MOVING WILLIAM TO “K” WARD

… “You’re not a pretty sight today, are you sweetheart?”
I held William’s good left hand and contemplated my old friend, a shadow of the chubby cherub with great gams who entertained the troops as Betty (Grable?) while Canada was at war in Korea; one extraordinary individual who I had come to know by chance late in his life as William, then affectionately renamed Bette (Davis?) to those with whom he shared secrets and embraced life in gay trust.

Catheterized and clad only in a hospital gown following a devastating stroke, Bette lay shivering on a hospital gurney in that long, green hospital hallway, first in a seemingly endless line of patients and their families awaiting an interview with the discharge planner.

“Ahem!”

Redirecting my focus into a Spartan office, my eyes locked with the small pupils of a bird-like woman, a ‘tweed-suited somewhere’ between accepting her own mortality and knowing that there were ten more years of working that endless line before retirement. I pointed to Bette’s gurney and gestured, ‘What gives here?’ She pointed to a plastic bag tied to the gurney rail.

“His dentures are in the bag. We’ll talk about his clothing.”
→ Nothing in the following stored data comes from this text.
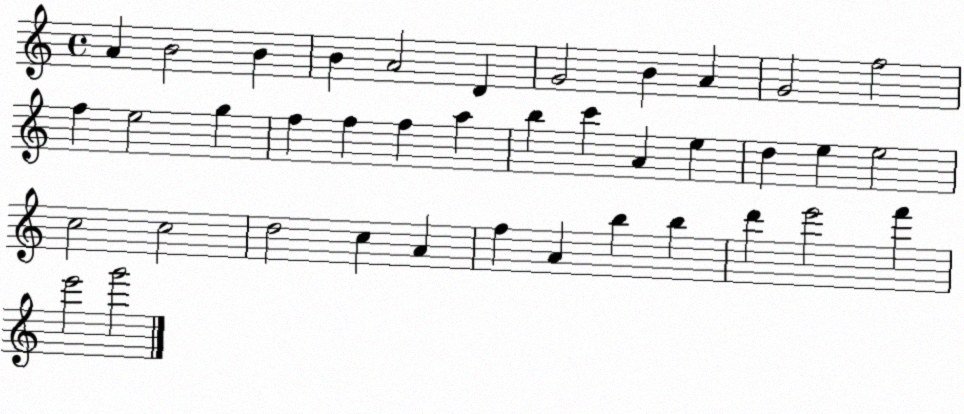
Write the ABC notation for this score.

X:1
T:Untitled
M:4/4
L:1/4
K:C
A B2 B B A2 D G2 B A G2 f2 f e2 g f f f a b c' A e d e e2 c2 c2 d2 c A f A b b d' e'2 f' e'2 g'2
“I’ll be back in a jiff Bette. We’ll make things right here.”

Bette’s eyes implored me. There were bruises, hand marks on his forearms. He gestured slowly on my palm with his left index finger. I smiled.
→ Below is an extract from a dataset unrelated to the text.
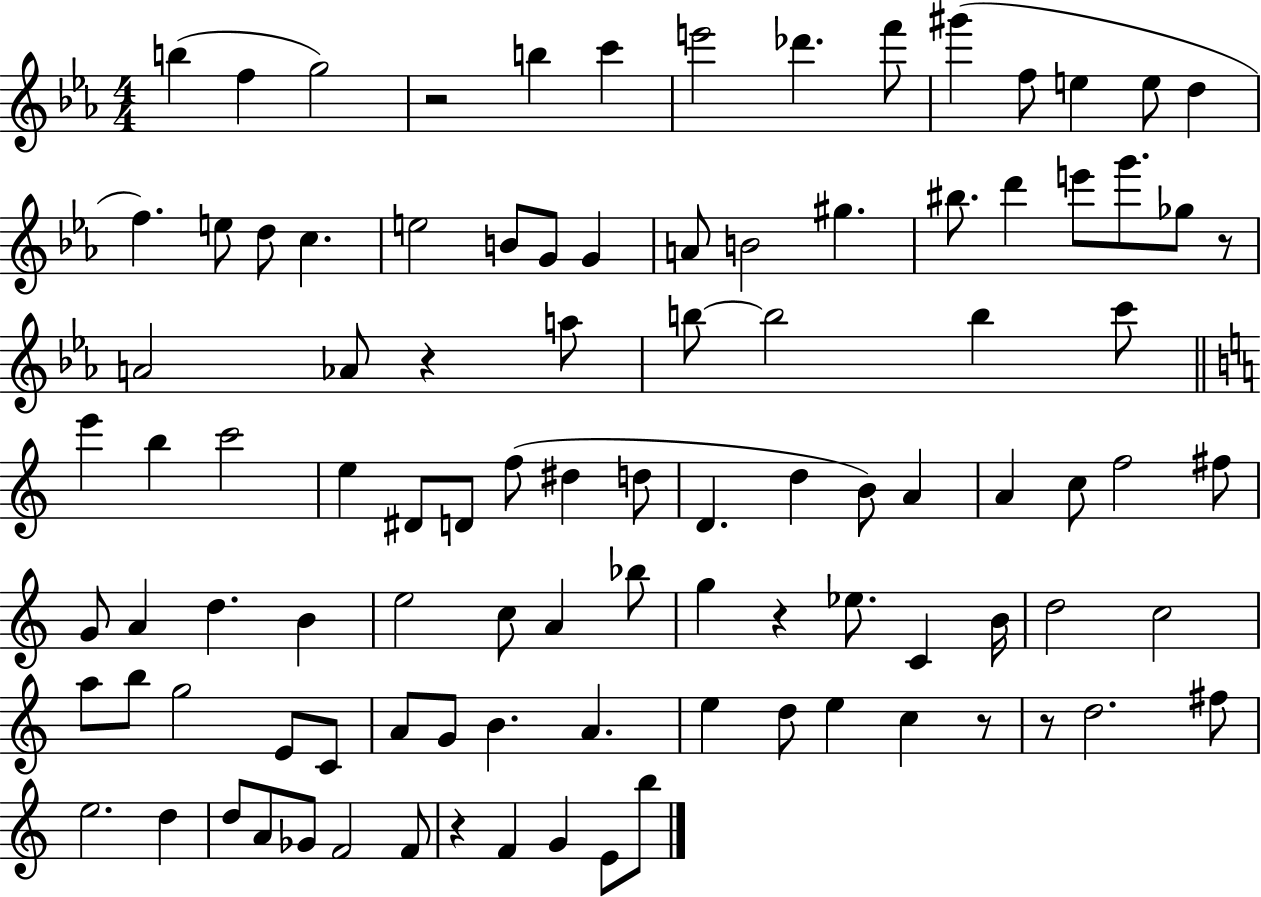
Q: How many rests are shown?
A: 7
“G …T, T … G, G & T … is that ‘tongue in groove’ or do you want a gin and tonic?”

Drooling at the mouth with a lop-sided, toothless grin, I saw a glimmer of Bette the trooper and knew that she had not lost her sense of humour.

Leaving Bette with tears in her eyes and in mine, I sat squarely in front of the discharge planner, she studying me with tired eyes peering above a pair of drug store ‘demi-lunes’, file folder closed in front of her.
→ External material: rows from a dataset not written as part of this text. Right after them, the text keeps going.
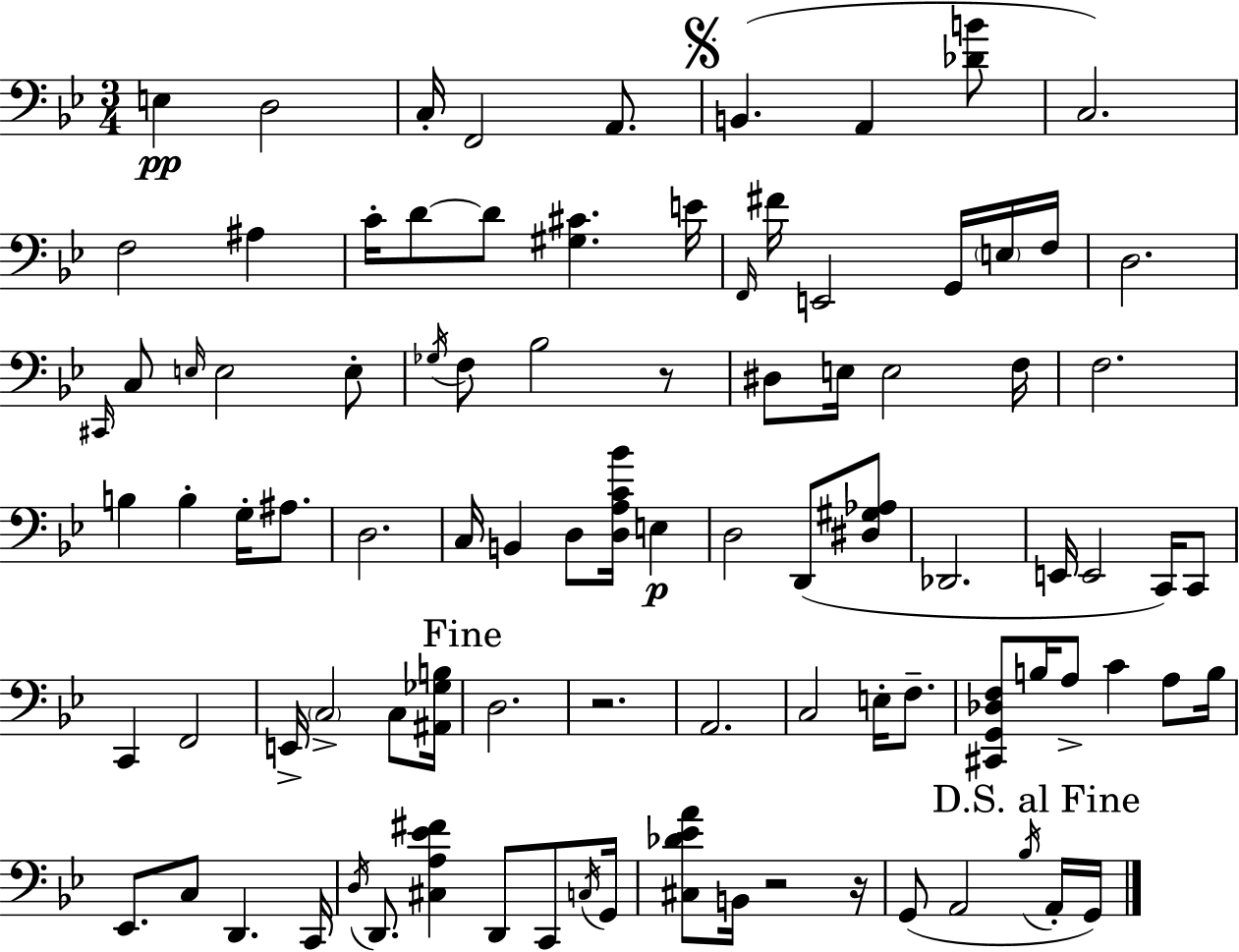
X:1
T:Untitled
M:3/4
L:1/4
K:Gm
E, D,2 C,/4 F,,2 A,,/2 B,, A,, [_DB]/2 C,2 F,2 ^A, C/4 D/2 D/2 [^G,^C] E/4 F,,/4 ^F/4 E,,2 G,,/4 E,/4 F,/4 D,2 ^C,,/4 C,/2 E,/4 E,2 E,/2 _G,/4 F,/2 _B,2 z/2 ^D,/2 E,/4 E,2 F,/4 F,2 B, B, G,/4 ^A,/2 D,2 C,/4 B,, D,/2 [D,A,C_B]/4 E, D,2 D,,/2 [^D,^G,_A,]/2 _D,,2 E,,/4 E,,2 C,,/4 C,,/2 C,, F,,2 E,,/4 C,2 C,/2 [^A,,_G,B,]/4 D,2 z2 A,,2 C,2 E,/4 F,/2 [^C,,G,,_D,F,]/2 B,/4 A,/2 C A,/2 B,/4 _E,,/2 C,/2 D,, C,,/4 D,/4 D,,/2 [^C,A,_E^F] D,,/2 C,,/2 C,/4 G,,/4 [^C,_D_EA]/2 B,,/4 z2 z/4 G,,/2 A,,2 _B,/4 A,,/4 G,,/4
I knew that afternoon light in a pea green room was bad light for both of us.

“So I take it that you are not family.”

I half-conceded with a shrug and retorted matter-of-factly,

“I am William’s gay family.”

“The patient was admitted with nail polish on his toe-nails, and, in a silk kimono.”

“So he had a stroke in the privacy of his own home before he did his manicure.”

“I really am having placement issues here. He ..”

“SHE, Bette regards herself as being a woman in a man’s body.”

“Yes, sHE had a serious stoke and will require heavy continuous care for some months. I take it that the patient is a Veteran.”

“Twice decorated in Canada’s service (‘on his knees’, I thought and smiled to myself) during the Korean War.”

“The Veterans’ ‘K’ Ward at Sunnybrook Hospital it is then.”

Unceremoniously the discharge planner initialed a form and gestured me out of her interview chair without looking at me again. Head lowered she muttered,

“Lucky sHE is a Vet, but Heaven only knows what they’ll do with him there.”

I reflected on the bruises on Bette’s forearms.

A week later I visited Bette in Sunnybrook’s ‘K’ Ward with two cans of Schweppes tonic water , one in each trouser pocket. In Bette’s Louis Vuitton overnight bag was her favorite silk kimono, a bottle of “Cherries in The Snow” nail laquer and a 26’er of Bombay Sapphire gin.

Nurse Barbara was busy arching Bette’s eyebrows with a pair of tweezers and my sweet William had made new friends.